Even before Landis finished Stage 17, when he pulled back most of the time he had lost the previous day, the whispers had begun. Allen Lim, Landis' trainer, took pains in the days that followed to point out that the effort put forth by Landis in that heroic, Tour-saving stage was generally in line with "what he's done in training." The anomaly had been the bonk the previous day.

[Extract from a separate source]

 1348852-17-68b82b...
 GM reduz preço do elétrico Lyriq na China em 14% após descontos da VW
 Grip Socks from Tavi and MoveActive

Then you read what German doctor Kurt Moosburger recently told Cyclingnews.com: "You can do a hard Alpine stage without doping. But after that, the muscles are exhausted. You need -- depending on your training conditions -- up to three days in order to regenerate."
To help recover, testosterone and human growth hormone can be used. "Both are made by the body and are therefore natural substances," he said. "They help to build muscle as well as in muscle recovery."
Dr. Moosburger explained how it was done. "You put a standard testosterone patch that is used for male hormone-replacement therapy on your scrotum and leave it there for about six hours. The small dose is not sufficient to produce a positive urine result in the doping test, but the body actually recovers faster."
It would be funny -- if it weren't heartbreaking -- to think that as he sat outside the team hotel last Wednesday night, explaining his collapse, Landis was already getting a little help from a patch on a tender part of his anatomy.
So I flat-out asked him if he'd done the patch thing, and he told me he hadn't. All he can do now is wait for the B sample and, after that, hope another test proves that he's in a very elevated percentile of men, who go through life with more than their share of testosterone.
Meanwhile, I've got this passage in my Tour story in this week's Sports Illustrated: "Landis' epic ride on July 19 did not just succeed beyond all expectations, putting him in striking distance of the lead, which he seized for good in the Tour's final time trial two days later. It provided a gleaming counterweight to the doping scandal that had overshadowed this Tour since the day before it began."
Gleaming counterweight. That phrase will mock me for months, if not longer, unless Landis is able to convince us that it's all a great misunderstanding.
Floyd says he didn't do it, and I want very badly to believe him.